Unity Catalog#
Unity Catalog is an open-sourced catalog developed by Databricks. Users of Unity Catalog are able to work with data assets such as tables (Parquet, CSV, Iceberg, Delta), volumes (storing raw files), functions and models.
To use Daft with the Unity Catalog, you will need to install Daft with the unity
option specified like so:
pip install daft[unity]
Warning
These APIs are in beta and may be subject to change as the Unity Catalog continues to be developed.
Connecting to the Unity Catalog#
Daft includes an abstraction for the Unity Catalog.
from daft.unity_catalog import UnityCatalog
unity = UnityCatalog(
endpoint="https://<databricks_workspace_id>.cloud.databricks.com",
# Authentication can be retrieved from your provider of Unity Catalog
token="my-token",
)
# See all available catalogs
print(unity.list_catalogs())
# See available schemas in a given catalog
print(unity.list_schemas("my_catalog_name"))

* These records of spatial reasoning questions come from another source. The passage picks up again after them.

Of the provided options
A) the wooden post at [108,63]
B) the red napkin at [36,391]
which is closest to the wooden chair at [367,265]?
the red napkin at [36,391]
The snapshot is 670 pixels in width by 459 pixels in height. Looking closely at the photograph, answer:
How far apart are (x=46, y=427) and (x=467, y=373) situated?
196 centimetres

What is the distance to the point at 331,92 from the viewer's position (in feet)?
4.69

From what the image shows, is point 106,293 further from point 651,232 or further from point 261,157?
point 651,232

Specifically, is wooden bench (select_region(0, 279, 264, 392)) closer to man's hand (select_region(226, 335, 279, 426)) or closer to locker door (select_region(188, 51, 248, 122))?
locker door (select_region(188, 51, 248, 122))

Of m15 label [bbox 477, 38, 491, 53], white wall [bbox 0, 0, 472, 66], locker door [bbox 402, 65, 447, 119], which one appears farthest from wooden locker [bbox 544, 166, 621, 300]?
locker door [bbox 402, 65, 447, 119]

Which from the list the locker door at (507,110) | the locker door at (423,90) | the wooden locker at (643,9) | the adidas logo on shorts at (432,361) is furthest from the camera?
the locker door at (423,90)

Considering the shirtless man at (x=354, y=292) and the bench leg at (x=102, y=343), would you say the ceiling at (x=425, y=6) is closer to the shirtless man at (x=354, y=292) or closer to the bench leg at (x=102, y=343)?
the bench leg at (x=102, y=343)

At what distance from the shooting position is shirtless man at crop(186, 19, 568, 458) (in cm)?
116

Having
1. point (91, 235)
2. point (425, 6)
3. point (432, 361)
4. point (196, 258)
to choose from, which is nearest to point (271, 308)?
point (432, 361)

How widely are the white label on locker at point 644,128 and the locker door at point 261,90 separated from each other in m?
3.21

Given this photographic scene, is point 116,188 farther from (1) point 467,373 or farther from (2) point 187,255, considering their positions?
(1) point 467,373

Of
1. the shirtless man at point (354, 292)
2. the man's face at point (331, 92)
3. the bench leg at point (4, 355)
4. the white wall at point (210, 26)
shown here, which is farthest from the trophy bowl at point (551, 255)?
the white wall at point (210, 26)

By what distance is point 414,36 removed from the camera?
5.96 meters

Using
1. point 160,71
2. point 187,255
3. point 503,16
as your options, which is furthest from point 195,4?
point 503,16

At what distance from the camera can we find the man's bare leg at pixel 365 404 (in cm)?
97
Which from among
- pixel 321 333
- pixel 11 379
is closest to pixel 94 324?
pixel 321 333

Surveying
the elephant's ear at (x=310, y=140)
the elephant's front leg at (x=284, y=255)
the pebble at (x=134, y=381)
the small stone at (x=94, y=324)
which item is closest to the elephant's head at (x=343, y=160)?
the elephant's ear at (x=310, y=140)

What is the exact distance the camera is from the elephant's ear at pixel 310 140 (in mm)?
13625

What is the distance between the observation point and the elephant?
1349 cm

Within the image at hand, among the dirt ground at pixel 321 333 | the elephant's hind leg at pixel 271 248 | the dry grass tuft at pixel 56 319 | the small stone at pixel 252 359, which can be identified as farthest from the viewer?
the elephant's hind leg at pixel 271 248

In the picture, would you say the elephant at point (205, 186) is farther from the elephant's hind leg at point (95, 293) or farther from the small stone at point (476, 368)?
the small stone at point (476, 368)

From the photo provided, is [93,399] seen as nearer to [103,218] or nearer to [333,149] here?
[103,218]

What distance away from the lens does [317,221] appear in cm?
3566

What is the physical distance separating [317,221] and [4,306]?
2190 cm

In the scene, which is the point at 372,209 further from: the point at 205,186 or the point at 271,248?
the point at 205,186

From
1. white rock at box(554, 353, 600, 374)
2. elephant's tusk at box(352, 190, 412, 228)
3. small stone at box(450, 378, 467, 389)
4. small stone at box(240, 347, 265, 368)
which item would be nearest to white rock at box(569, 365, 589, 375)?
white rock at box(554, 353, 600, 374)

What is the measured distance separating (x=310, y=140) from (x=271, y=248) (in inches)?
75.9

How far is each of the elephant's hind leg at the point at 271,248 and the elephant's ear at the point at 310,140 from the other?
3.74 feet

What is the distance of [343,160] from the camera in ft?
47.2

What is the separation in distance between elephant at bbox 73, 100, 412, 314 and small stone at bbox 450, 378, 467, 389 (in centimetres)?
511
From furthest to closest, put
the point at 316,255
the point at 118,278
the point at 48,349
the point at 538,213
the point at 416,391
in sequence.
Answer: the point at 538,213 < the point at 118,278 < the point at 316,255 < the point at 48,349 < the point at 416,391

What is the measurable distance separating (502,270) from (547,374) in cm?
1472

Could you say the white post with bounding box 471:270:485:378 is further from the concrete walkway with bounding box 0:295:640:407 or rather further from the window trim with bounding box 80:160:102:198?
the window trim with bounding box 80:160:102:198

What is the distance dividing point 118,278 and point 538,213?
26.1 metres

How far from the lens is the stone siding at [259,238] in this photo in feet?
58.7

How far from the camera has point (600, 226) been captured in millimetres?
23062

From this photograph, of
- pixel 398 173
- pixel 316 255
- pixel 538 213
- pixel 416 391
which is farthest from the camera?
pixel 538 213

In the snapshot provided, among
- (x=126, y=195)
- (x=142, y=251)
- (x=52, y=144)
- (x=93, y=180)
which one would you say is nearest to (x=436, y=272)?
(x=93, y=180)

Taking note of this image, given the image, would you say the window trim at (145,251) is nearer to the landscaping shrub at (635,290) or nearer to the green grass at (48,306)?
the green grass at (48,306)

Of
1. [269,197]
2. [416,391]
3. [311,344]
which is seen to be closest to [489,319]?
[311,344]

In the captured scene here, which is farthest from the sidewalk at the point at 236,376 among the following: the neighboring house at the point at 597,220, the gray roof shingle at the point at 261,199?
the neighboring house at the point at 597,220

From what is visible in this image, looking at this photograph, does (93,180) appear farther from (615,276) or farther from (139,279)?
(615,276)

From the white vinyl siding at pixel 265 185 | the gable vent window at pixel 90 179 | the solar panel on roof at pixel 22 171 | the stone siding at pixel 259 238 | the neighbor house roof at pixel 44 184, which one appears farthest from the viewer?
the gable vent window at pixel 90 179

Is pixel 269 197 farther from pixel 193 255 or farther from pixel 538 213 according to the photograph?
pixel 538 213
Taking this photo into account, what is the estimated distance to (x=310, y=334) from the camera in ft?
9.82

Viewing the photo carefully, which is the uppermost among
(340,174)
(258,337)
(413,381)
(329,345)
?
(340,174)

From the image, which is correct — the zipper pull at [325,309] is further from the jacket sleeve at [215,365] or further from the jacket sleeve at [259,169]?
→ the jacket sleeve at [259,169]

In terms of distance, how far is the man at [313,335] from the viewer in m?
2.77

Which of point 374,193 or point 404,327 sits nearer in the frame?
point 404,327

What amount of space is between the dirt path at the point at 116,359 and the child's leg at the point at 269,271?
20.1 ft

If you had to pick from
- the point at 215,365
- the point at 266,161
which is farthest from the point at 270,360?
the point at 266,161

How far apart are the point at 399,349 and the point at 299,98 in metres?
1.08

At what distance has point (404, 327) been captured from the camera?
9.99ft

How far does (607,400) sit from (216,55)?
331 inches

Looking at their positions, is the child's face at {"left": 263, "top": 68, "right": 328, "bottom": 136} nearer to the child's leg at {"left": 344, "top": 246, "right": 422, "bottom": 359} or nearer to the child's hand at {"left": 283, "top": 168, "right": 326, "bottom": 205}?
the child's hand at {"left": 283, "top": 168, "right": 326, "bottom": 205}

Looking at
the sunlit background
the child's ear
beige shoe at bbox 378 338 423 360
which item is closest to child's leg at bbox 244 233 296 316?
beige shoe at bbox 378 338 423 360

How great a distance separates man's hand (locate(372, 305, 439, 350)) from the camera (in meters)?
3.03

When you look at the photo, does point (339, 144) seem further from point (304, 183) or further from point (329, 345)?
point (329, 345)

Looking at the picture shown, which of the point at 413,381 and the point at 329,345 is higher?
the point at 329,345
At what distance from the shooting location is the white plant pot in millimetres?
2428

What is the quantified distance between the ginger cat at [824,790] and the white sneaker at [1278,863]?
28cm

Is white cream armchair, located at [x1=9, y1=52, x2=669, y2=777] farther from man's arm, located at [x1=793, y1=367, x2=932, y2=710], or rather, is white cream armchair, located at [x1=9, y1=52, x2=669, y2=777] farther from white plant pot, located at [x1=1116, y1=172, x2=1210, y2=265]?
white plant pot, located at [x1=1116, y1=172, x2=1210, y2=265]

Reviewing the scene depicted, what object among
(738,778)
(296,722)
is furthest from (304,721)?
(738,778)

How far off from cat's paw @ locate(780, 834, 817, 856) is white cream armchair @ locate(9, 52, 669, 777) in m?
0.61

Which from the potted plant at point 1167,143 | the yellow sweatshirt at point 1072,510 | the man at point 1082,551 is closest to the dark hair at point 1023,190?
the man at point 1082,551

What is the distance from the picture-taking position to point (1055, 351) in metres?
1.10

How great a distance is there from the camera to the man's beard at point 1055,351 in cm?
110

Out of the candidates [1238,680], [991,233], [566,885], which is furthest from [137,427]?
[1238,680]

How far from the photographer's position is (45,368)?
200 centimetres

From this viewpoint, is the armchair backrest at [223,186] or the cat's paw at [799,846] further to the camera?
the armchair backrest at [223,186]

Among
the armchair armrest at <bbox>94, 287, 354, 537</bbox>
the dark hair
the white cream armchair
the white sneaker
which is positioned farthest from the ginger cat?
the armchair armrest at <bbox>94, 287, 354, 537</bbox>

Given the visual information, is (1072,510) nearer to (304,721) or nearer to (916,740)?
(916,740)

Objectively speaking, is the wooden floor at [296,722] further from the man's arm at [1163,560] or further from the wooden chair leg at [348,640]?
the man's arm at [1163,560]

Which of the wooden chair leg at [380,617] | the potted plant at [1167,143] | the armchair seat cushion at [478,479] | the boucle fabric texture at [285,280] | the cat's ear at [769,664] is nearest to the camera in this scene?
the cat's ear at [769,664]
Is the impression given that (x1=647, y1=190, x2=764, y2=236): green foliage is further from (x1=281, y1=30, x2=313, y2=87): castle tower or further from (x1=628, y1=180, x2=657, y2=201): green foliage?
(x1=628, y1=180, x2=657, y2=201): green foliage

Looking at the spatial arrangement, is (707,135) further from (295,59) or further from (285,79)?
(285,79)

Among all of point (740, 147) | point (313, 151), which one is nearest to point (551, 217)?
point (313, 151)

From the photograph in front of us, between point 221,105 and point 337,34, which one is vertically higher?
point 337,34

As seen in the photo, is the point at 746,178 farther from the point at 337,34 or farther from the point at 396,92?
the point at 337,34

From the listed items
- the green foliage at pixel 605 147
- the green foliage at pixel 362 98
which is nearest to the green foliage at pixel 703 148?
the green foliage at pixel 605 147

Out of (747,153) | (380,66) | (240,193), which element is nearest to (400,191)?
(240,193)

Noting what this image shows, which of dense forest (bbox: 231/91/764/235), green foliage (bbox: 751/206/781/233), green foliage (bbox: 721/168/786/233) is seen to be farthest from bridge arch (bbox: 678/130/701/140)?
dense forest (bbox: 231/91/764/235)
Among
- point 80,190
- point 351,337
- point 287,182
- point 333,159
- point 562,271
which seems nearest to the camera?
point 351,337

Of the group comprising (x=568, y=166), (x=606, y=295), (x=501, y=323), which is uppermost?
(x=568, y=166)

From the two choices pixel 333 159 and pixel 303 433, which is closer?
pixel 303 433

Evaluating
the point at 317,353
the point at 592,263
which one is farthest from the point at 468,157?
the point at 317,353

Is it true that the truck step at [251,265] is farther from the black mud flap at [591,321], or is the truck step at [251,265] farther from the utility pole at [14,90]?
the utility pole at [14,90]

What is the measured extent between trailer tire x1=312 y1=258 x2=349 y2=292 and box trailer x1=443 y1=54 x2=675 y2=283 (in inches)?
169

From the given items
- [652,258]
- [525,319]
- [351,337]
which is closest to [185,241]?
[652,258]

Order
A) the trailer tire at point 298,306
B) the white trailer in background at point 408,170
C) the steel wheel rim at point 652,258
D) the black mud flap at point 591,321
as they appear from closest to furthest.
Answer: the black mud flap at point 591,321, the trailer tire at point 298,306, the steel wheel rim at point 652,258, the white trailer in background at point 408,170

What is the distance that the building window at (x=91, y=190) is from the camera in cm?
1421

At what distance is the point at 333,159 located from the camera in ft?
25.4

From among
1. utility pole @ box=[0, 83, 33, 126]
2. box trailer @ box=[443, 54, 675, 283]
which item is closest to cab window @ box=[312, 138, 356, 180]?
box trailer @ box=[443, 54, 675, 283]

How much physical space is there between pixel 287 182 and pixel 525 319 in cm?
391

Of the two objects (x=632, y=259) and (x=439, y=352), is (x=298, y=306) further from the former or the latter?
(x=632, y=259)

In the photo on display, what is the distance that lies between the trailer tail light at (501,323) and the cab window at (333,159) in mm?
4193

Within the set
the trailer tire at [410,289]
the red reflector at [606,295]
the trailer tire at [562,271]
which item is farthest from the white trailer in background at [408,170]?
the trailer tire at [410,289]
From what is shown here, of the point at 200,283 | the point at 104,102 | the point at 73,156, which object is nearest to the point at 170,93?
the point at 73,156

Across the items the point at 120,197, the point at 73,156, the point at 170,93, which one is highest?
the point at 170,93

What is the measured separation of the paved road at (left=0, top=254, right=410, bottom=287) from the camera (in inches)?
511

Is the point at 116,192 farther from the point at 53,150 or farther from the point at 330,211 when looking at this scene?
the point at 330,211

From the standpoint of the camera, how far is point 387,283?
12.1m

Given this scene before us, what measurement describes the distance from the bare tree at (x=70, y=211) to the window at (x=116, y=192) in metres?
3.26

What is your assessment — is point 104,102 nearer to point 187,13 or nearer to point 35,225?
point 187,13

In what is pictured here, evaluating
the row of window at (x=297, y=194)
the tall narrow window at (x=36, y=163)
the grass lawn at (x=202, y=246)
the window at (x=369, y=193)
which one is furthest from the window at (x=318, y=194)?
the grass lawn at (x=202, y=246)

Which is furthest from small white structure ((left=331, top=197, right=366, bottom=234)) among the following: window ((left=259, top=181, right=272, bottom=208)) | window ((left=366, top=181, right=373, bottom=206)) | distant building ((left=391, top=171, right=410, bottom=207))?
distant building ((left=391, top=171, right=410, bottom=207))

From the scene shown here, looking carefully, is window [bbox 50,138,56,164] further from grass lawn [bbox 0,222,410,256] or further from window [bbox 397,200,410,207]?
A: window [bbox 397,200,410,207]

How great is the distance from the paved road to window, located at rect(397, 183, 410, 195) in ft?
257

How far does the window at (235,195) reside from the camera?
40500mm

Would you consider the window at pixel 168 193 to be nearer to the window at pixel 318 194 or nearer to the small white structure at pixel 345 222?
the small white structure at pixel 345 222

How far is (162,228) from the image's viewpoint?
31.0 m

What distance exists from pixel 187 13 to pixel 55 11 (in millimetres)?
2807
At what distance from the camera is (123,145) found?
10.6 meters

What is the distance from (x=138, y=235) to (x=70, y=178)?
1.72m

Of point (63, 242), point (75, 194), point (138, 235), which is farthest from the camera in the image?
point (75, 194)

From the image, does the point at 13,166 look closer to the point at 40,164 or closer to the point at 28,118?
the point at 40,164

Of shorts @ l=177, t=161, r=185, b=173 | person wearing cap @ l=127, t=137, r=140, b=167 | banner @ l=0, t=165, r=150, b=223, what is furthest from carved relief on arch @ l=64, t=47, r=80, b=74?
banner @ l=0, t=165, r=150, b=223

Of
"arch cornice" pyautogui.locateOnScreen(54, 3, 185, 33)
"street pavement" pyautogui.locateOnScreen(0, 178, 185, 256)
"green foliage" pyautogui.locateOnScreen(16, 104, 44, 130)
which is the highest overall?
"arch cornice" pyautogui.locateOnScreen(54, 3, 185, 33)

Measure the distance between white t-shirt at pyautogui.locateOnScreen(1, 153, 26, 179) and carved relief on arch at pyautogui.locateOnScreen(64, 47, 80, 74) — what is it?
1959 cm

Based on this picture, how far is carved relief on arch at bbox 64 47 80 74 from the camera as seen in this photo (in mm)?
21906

# See available tables in a given schema
print(unity.list_tables("my_catalog_name.my_schema_name"))
Loading a Daft Dataframe from a Delta Lake table in Unity Catalog#
unity_table = unity.load_table("my_catalog_name.my_schema_name.my_table_name")
df = daft.read_deltalake(unity_table)
df.show()
Any subsequent filter operations on the Daft df
DataFrame object will be correctly optimized to take advantage of DeltaLake features:
# Filter which takes advantage of partition pruning capabilities of Delta Lake
df = df.where(df["partition_key"] < 1000)
df.show()
See also Delta Lake for more information about how to work with the Delta Lake tables provided by the Unity Catalog.
Roadmap#
-
Volumes integration for reading objects from volumes (e.g. images and documents)
-
Unity Iceberg integration for reading tables using the Iceberg interface instead of the Delta Lake interface
Please make issues on the Daft repository if you have any use-cases that Daft does not currently cover!